Task prompt —
Extract the line that contains "Q: Fraction of annotators marking 'moving'?" and every line after it to the end of the records below, exactly as written and nothing else.

Collected data —
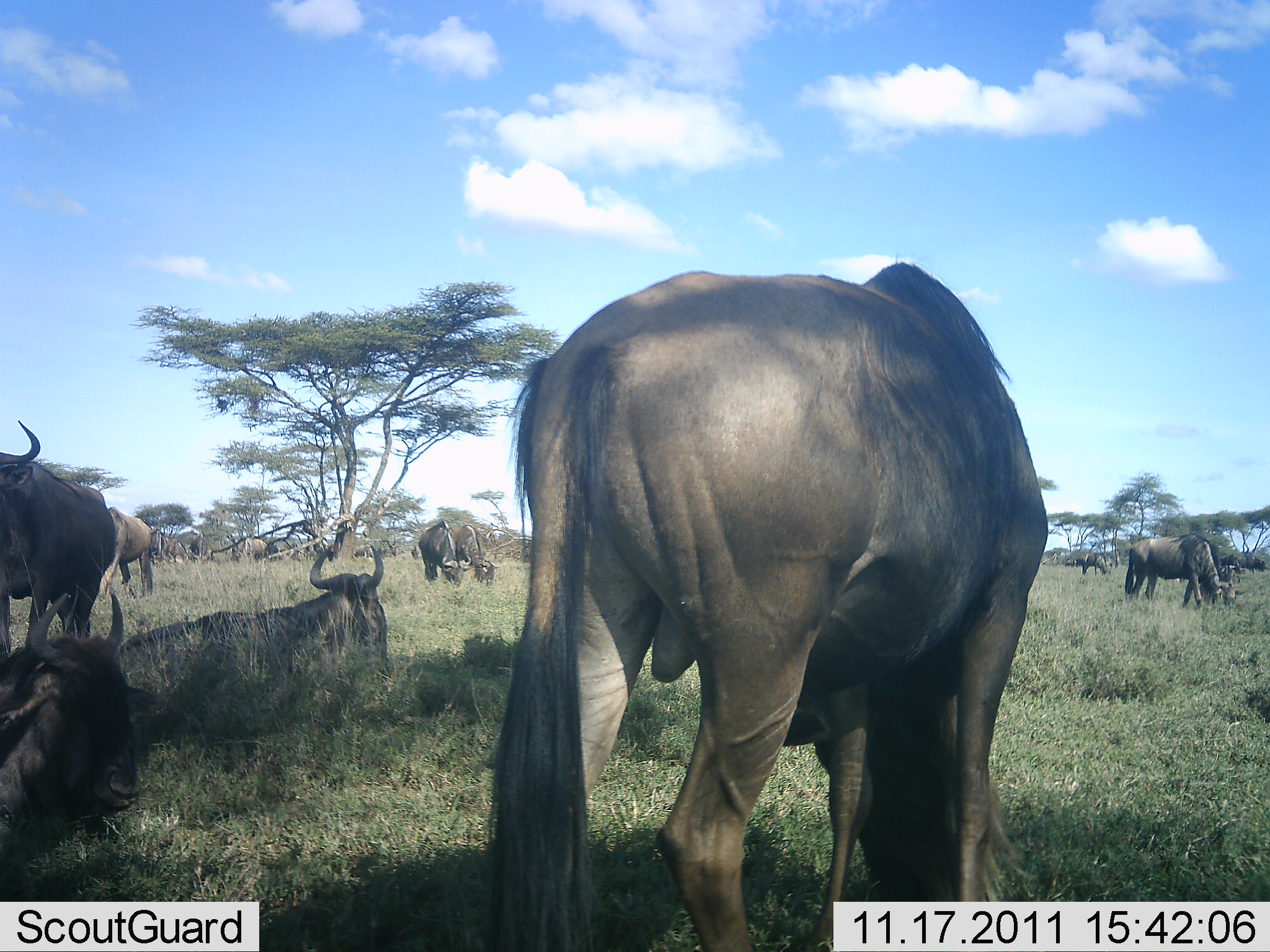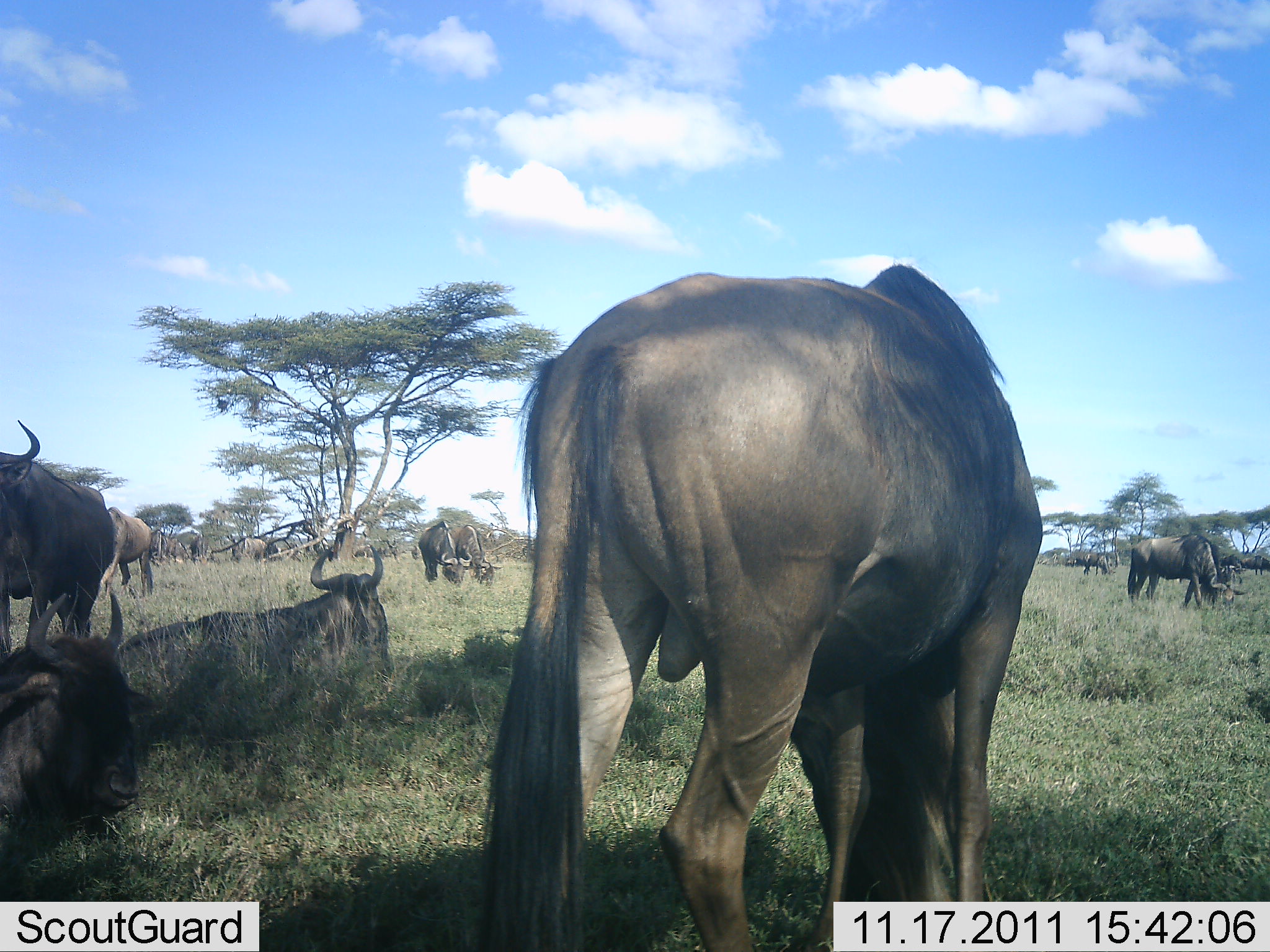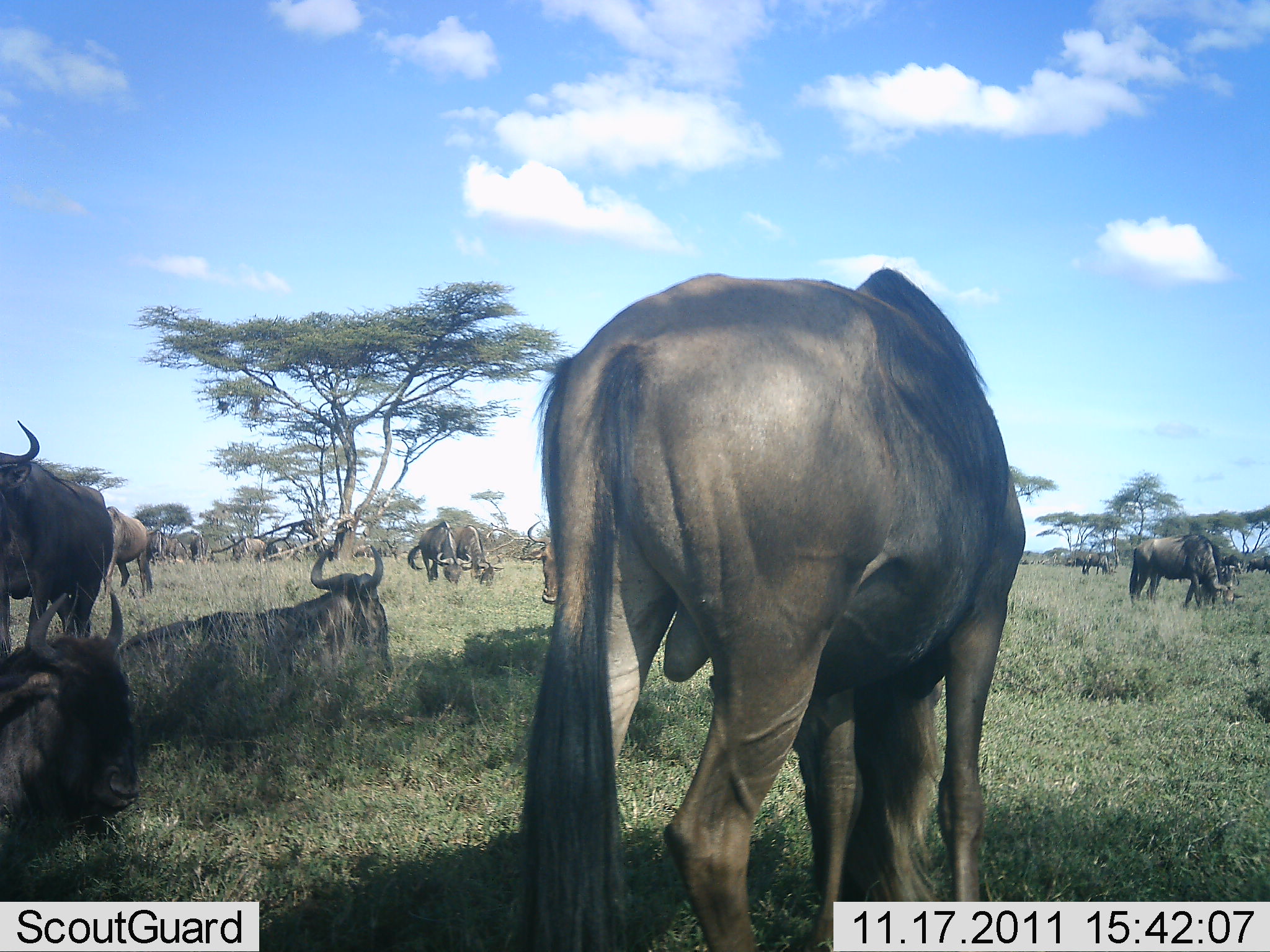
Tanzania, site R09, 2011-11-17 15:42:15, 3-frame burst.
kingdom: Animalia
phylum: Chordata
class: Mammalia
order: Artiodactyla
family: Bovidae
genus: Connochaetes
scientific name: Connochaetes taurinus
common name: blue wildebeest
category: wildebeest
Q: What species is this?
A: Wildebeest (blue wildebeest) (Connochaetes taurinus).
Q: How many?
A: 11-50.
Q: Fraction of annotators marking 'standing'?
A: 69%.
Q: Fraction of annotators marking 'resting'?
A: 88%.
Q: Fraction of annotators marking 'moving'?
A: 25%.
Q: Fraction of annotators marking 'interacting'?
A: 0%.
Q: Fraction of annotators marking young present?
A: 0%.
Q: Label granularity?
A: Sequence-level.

Worked solution —
Q: Fraction of annotators marking 'moving'?
A: 25%.
Q: Fraction of annotators marking 'interacting'?
A: 0%.
Q: Fraction of annotators marking young present?
A: 0%.
Q: Label granularity?
A: Sequence-level.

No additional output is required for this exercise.